Mon corps a aussi oublié le poids de ce tout petit bébé qui dormait si profondément sur moi. Ça n’arrive plus, et si ça arrive à nouveau un jour prochain, ce sera un autre poids, ce ne sera plus jamais ce tout petit bébé, qui est déjà si grand, qui ne sera plus jamais la minuscule chose que j’ai sentie sortir de moi. Et alors qu’il se passe mille et une choses chaque semaine que j’ai envie de graver dans le marbre, pour ne jamais oublier ses éclats de rire quand on fait la petite bête qui monte qui monte qui monte et qui l’attrape, ou la manière dont ses joues s’affaissent quand elle dort la tête tournée d’un côté, ou la façon dont sa petite bouche se courbe quand elle a faim et qu’elle voit la tétine du biberon arriver, ou son air si concentré quand elle essaye de manger son pied… bref, alors qu’il se passe mille et une choses douces, belles, et si drôles, c’est presque une torture de savoir qu’elle, de tout ça, elle ne gardera rien.
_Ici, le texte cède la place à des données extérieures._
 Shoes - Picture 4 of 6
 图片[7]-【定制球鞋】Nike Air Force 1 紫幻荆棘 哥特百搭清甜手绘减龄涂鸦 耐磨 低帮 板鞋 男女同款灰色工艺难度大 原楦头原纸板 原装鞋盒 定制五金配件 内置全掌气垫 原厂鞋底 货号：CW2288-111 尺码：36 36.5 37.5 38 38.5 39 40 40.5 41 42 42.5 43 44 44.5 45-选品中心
Alors il faut que je garde, pour elle.
Depuis le premier jour où je l’ai sentie bouger en moi, j’ai commencé à écrire à ma fille dans un carnet. Mais à sa naissance, ça n’a plus suffi. Il fallait les images avec, le son. Il n’y aura jamais son odeur de brioche, mais il peut y avoir le bruit de son ronflement et l’image pour toujours imprimée de la couleur de ses yeux quand elle a eu quatre mois.
Mon film d’1 seconde par jour en 2022 commence par mon corps qui devient de plus en plus lunaire, il montre mon impatience grandissante, et d’un coup elle est là, et elle est là partout. Et quand elle n’est pas là, c’est qu’elle n’était pas avec moi. C’est un film qui raconte mon attente, notre rencontre, et nos retrouvailles. (Évidemment que j’ai chouiné en le regardant.) Il est mal filmé, on m’entend dire « eh putain » plus d’une fois, mais il garde. C’est précieux.
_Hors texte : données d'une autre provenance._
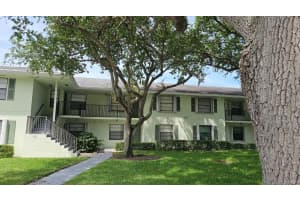 101 Sabal Ridge Circle E, Palm Beach Gardens, FL 33418 Sold 05/31/24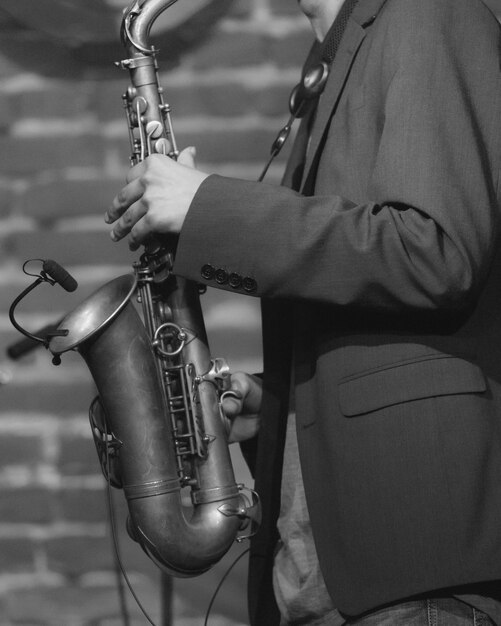 Foto seção média de um homem tocando saxofone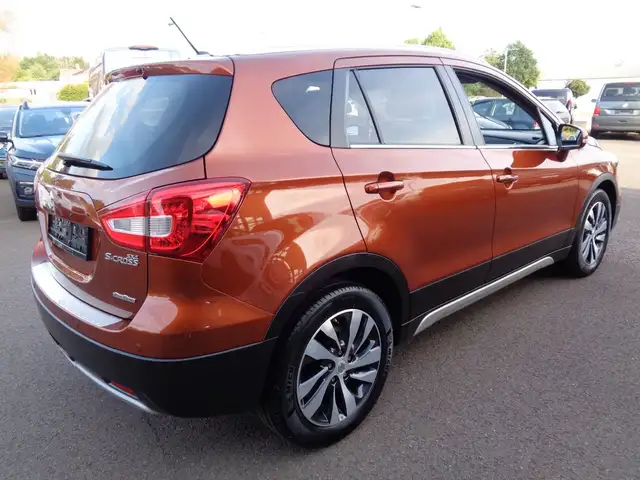 Suzuki SX4 view 4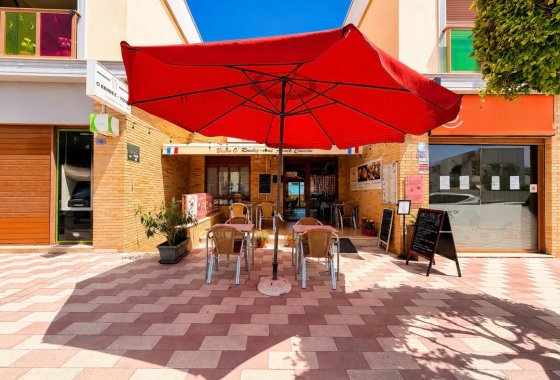 Resale - commercial property - La Marina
Cette année, je veux continuer à tout noter, à tout prendre en photo, à tout filmer. Comme le disait Taous Merakchi il y a peu dans une story, pas pour comptabiliser, noter, ranker, se mesurer aux autres. Mais pour garder trace.
De ce qui marque, de ce qui change, de ce qui émerveille.
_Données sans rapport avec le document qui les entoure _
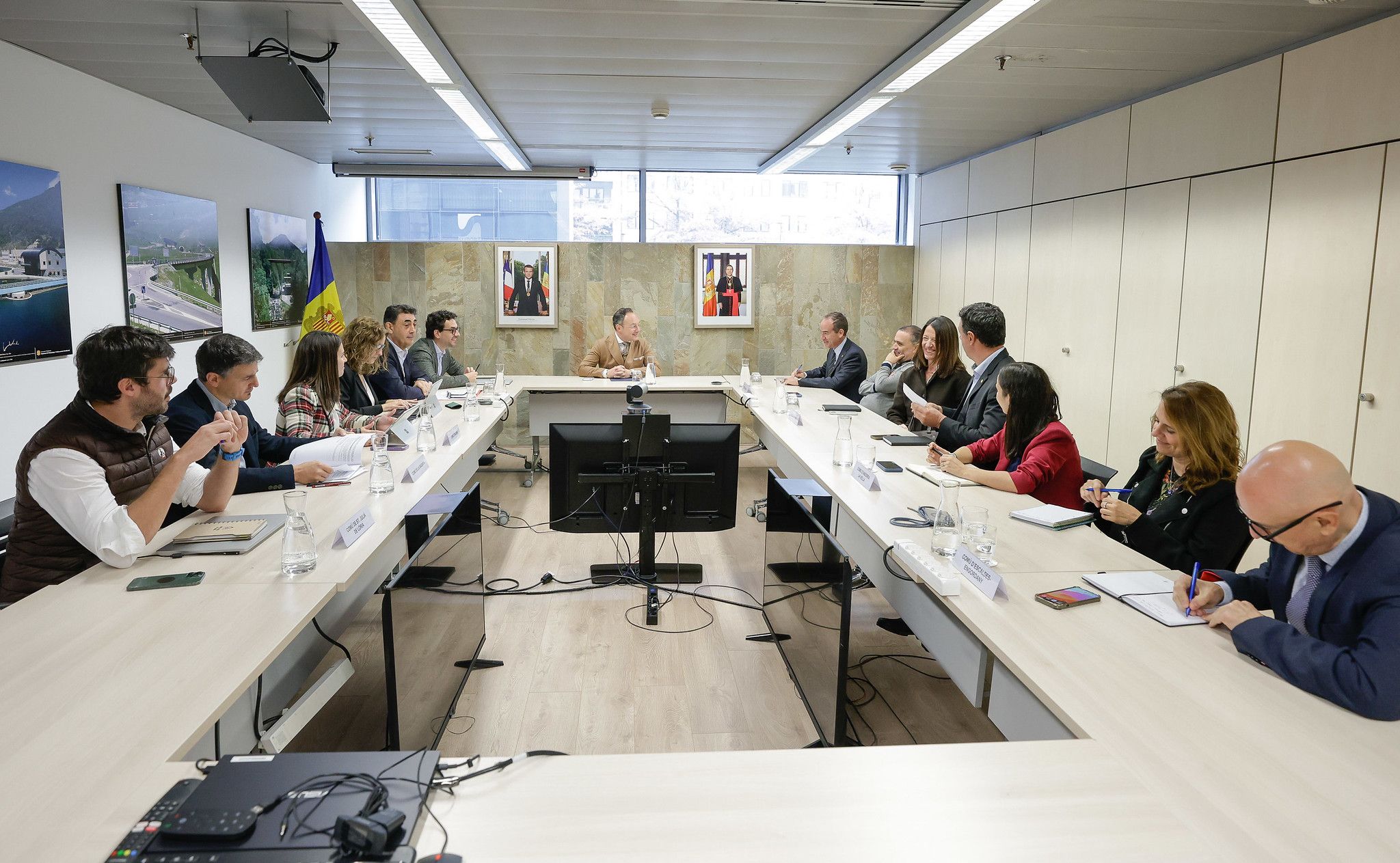 Un instant de la reunió entre els comuns i el Govern.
Cette année, la première de ma fille, sera forcément une année de premières fois. Je nous souhaite, à moi, à elle et comme à vous, d’être souvent émerveillées. Et de nous en souvenir.
Bonne année, à très vite.
Pauline
C’est la roulette de la vie, I guess.
Si vous avez envie de vous mettre à tenir un carnet, qu’il soit de mots ou de dessins, je ne vous conseille pas d’attendre le début d’année, ni de changer de carnet au début de l’année. Ça sacralise un truc qui n’a pas besoin de l’être, et si vous n’avez pas fini votre carnet à la fin de l’année, vous allez peut-être vous fustiger, de gâcher du papier, ou de n’avoir “pas assez”, écrit ou dessiné. Au contraire, si le 12 novembre vous arrivez à la fin de votre carnet, vous allez peut-être vous censurer pour que la fin de l’année tienne, ou pester d’avoir un carnet qui ne contient qu’un mois et demi de vie. (Des situations testées et désapprouvées par votre humble.)